Begin TEXT

A conversational user interface frees the user of thinking about correct input or further processing. It allows users to act largely naturally and humane, and not have to adapt their input to match a given format.
Part of this is enabled by adapting to the user’s needs and intentions. The virtual assistants Alexa and Google Voice cannot only understand initial questions but draw context out of further questions within a limited set of variables, based on machine learning and assumptions about contextual relevance.
Another example of adaptive user interfaces are feeds, such as those applied by Netflix, Spotify, Instagram and Facebook. These feeds change constantly with every interaction you make. They don’t converse with you directly, but they have machine learning algorithms driving what comes up next on your feed, based on several variables you consciously or subconsciously influence. For example, if you are watching a video, depending on how long you are staying to watch, this will influence further items presented to you in the stream.
An adaptive interface is the first step, it changes according to your actions and decisions. One step further goes the anticipatory user interface: it cannot only adapt but more accurately foresee what your next interaction or decision might be like.
Anticipatory user interfaces are the holy grail of the upcoming revolution in AR interfaces. Users will experience interfaces which seem to have an almost magical, empathic quality to them because they will be able to present information not only upon request but even before the user thought of it.

End TEXT
Begin DATA

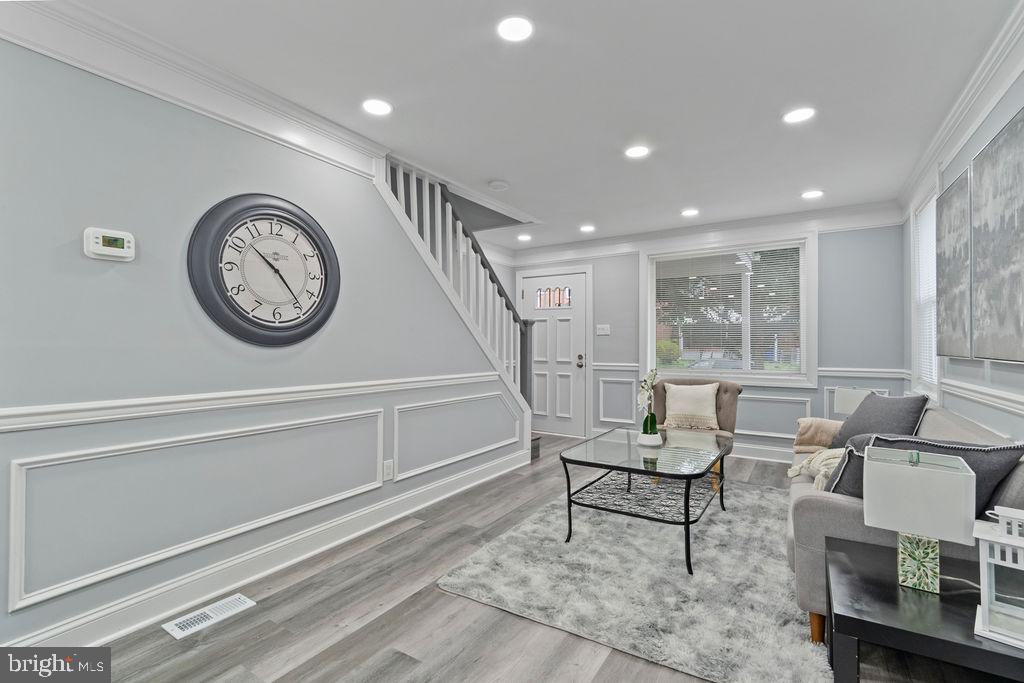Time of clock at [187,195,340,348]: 10:24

End DATA

In the text on adaptive interfaces, rewrite the part between "Another example of" and "might be like.", inclusive, substituting "recommendation algorithms" for "machine learning algorithms".

**RESPONSE FOR THIS EXERCISE**
Another example of adaptive user interfaces are feeds, such as those applied by Netflix, Spotify, Instagram and Facebook. These feeds change constantly with every interaction you make. They don’t converse with you directly, but they have recommendation algorithms driving what comes up next on your feed, based on several variables you consciously or subconsciously influence. For example, if you are watching a video, depending on how long you are staying to watch, this will influence further items presented to you in the stream.
An adaptive interface is the first step, it changes according to your actions and decisions. One step further goes the anticipatory user interface: it cannot only adapt but more accurately foresee what your next interaction or decision might be like.